**TEXT SHOWN:**
····················

Re: Grading, Plagiarism, Webbed Writing and ...

Gretchen Rich (grich@HU1.HURON.EDU)
Mon, 12 Aug 1996 14:12:13 -0500

Steve and Mark seem to find the right niche for me, too. I enjoyed Mark's
response--both as a fellow SD scholar and as an instructor--because it
reminded me of my children's abilities to complete the end run around my
rules. They seemed to forget from day to day that the rules stayed the
same about friends home when mom wasn't,etc. Their children have learned
it a bit earlier. I have to remind the granddaughters that the house
rules do not change just because Gramm is babysitting--and once reminded,
they follow the rules. Most kids--even those our age--will follow the
rules if we remind them--I think. Maybe? ok. Maybe not.


On Mon, 12 Aug 1996, Steve Finley wrote:

> Mark Gellis' was the best response yet to this situation, I thought
> (probably because it was almost exactly what I would've done, which
> naturally made it perfect). We Academic Rhetorician types have
> all this stuff to say about how the student in question was creative,
> ahead of his time, subverting the dominant set of rules in a way that
> demonstrated how far ahead he was of the rest of the class and how he
> was in touch with the potential of this technology, ad barfinitum. Fact is,
> as you said, most likely he knew he was pulling a fast one and had none
> of this more noble stuff on his mind at all, and rewarding him as some
> sort of cutting-edge prodigy shows you just how out of touch some of
> these teachers are with what students actually do. I don't think we
> should always assume the worst about students, but likewise we
> shouldn't assume that every time they fail to reach the minimum
> length on an assignment, it's because (e.g.) we oppressive fascist types
> should'nt be giving minimum lengths on papers anyway, and our
> student-genii are taking a minimalist approach in conscious protest
> of the Man, man. (I've heard it put in a much more vulgar way than
> that; the slightly gentler version is that with some teachers of the
> all-students-are-geniuses-in-everything-they-do variety, every time a
> student makes a certain bodily noise, it's Shakespeare.)

····················

**DATA SECTION:**
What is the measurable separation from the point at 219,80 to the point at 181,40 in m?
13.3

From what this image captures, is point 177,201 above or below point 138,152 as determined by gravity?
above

····················

In the message on grading and plagiarism, whose response does Steve Finley call the best one yet?

**REPLY:** Mark Gellis's response.